The experts were discussing various concerns facing River Ganga and the possible solutions for them, at a two-day International conference on “Incessant Ganga” organised by Bihar government, which kicked off in Patna on Saturday.
Expressing concern over the rights of the river, author and environmentalist Vandana Shiva said an ecological perspective was required to save the river that was being affected by climate changes, inorganic farming and development in the hills. “An integrated study would tell us better about what problems are being faced where, which could help in taking up an organised campaign to save the river,” she said.
Gandhian environmentalist and Chipko Movement founder Chandi Prasad Bhatt said Ganga cannot be seen in isolation as it was hugely affected by whatever happened in the Himalayan range. “We have to find out indigenous ways to reduce the impact of rising temperature and destruction due to rains,” he said. Bhatt suggested an international front comprising representatives of India, Nepal, Bhutan and China, that would work for environmental conservation in the Himalayan region.

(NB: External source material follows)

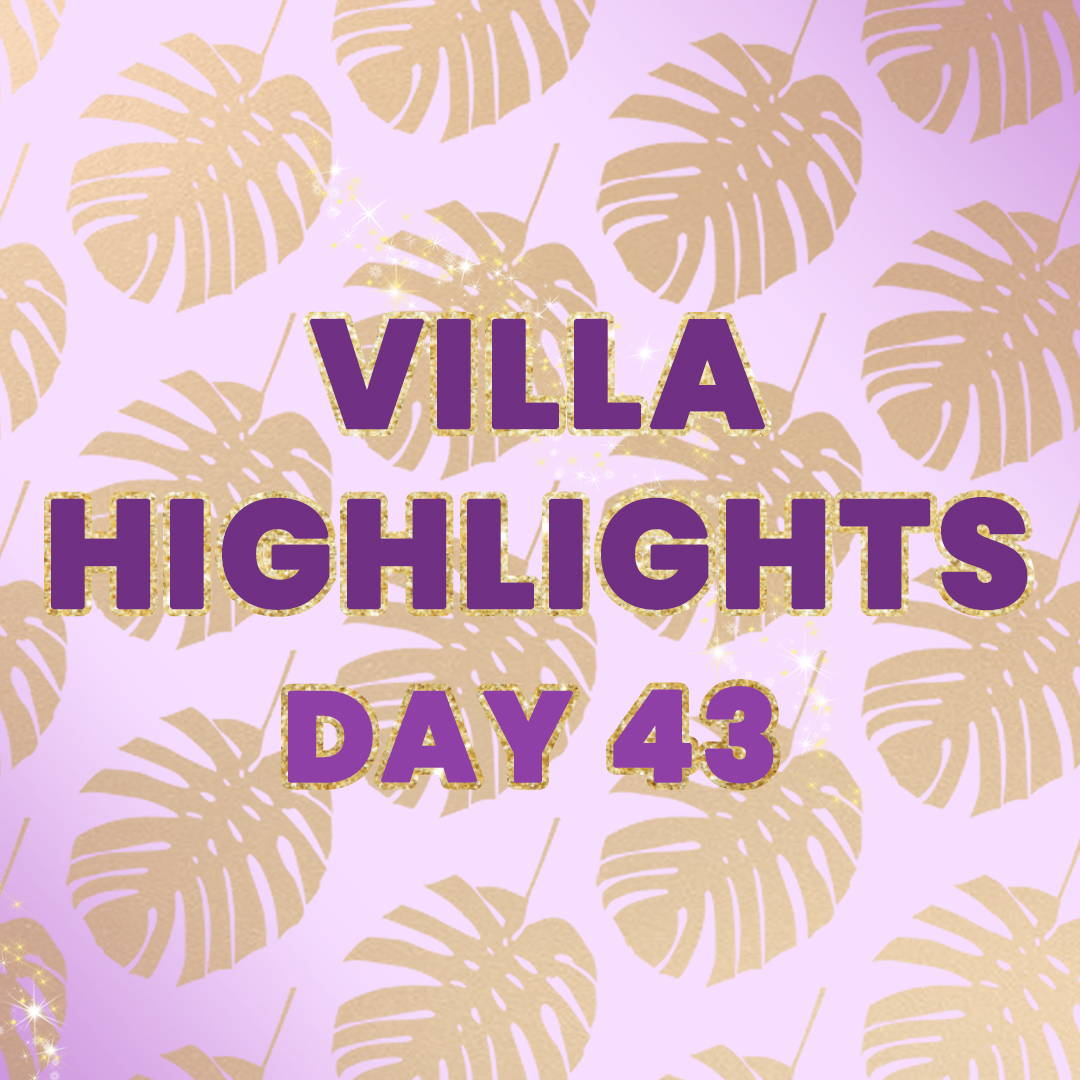 VILLA HIGHLIGHTS: DAY 43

Magsaysay award recipient and waterman of India, Rajendra Singh talked about the negative impact Bihar would face if it supports National Waterway 1 – between Allahabad and Haldia. He also pitched for a study on River Ganga and extended support of the Bihar government went forward with one.

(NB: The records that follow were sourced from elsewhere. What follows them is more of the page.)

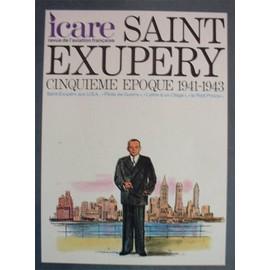 Icare Revue De L'aviation Fran�aise N� 84 : Saint Exup�ry - Cinqui�me Epoque 1941-1943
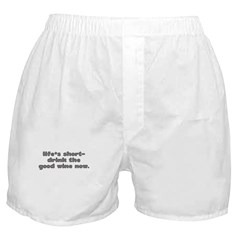 LIFE'S SHORT DRINK THE GOOD W Boxer Shorts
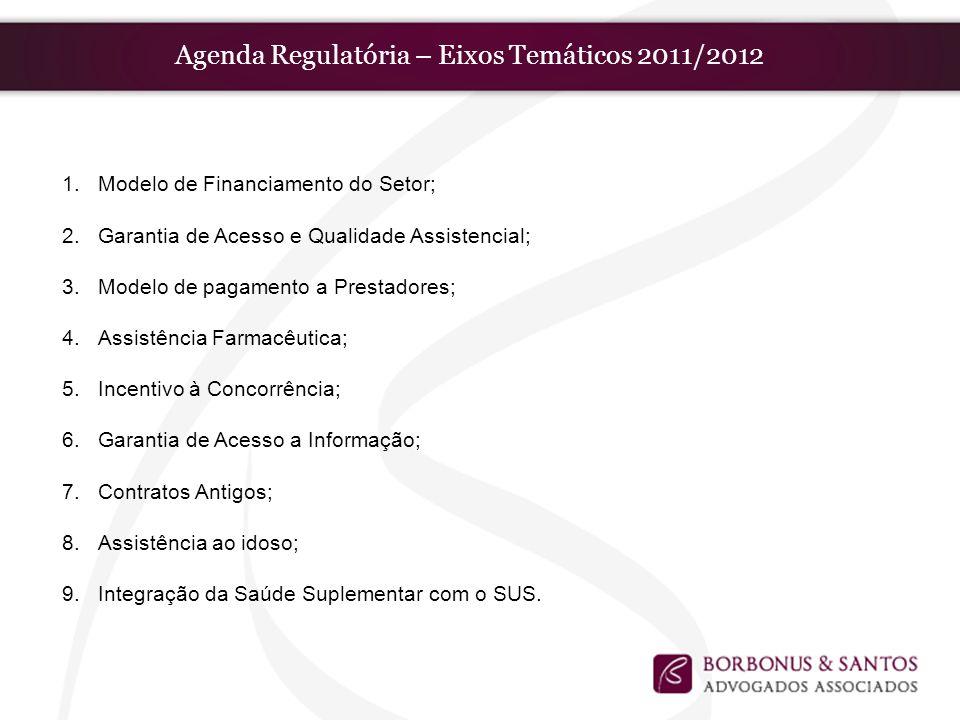 Agenda Regulatória – Eixos Temáticos 2011/2012 1.Modelo de Financiamento do Setor; 2.Garantia de Acesso e Qualidade Assistencial; 3.Modelo de pagament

Bihar has been at the receiving end with floods caused by River Ganga and its tributaries becoming an annual affair in the state. The Bihar government has thus convened the conference to find out measures that would maintain the characteristic flow of the river and reduce chances of deluges.

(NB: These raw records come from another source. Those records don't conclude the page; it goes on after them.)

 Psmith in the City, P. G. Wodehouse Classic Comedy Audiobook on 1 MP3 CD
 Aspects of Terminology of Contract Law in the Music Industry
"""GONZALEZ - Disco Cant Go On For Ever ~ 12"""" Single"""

About 50 research papers by delegates from India and abroad will be presented at the conference on topics such as geomorphic diversity as river management tool, rights of river to flow free, water museum, modeling monsoon flows,silt management mechanism, barrages and river pollution.
Bihar Chief Minister Nitish Kumar, who is against the creation of National Waterway 1, said that while Namami Gange talks of “nirmalta”, it does not talk of “aviralta” that is necessary for stopping floods as well as keeping it clean.“Whether Farakka barrage stays or gets decommissioned, our concern is that the sedimentation due to blockage of water there should be tackled,” he said, adding that the outcomes of the two-day conference will be taken forward by the Bihar government.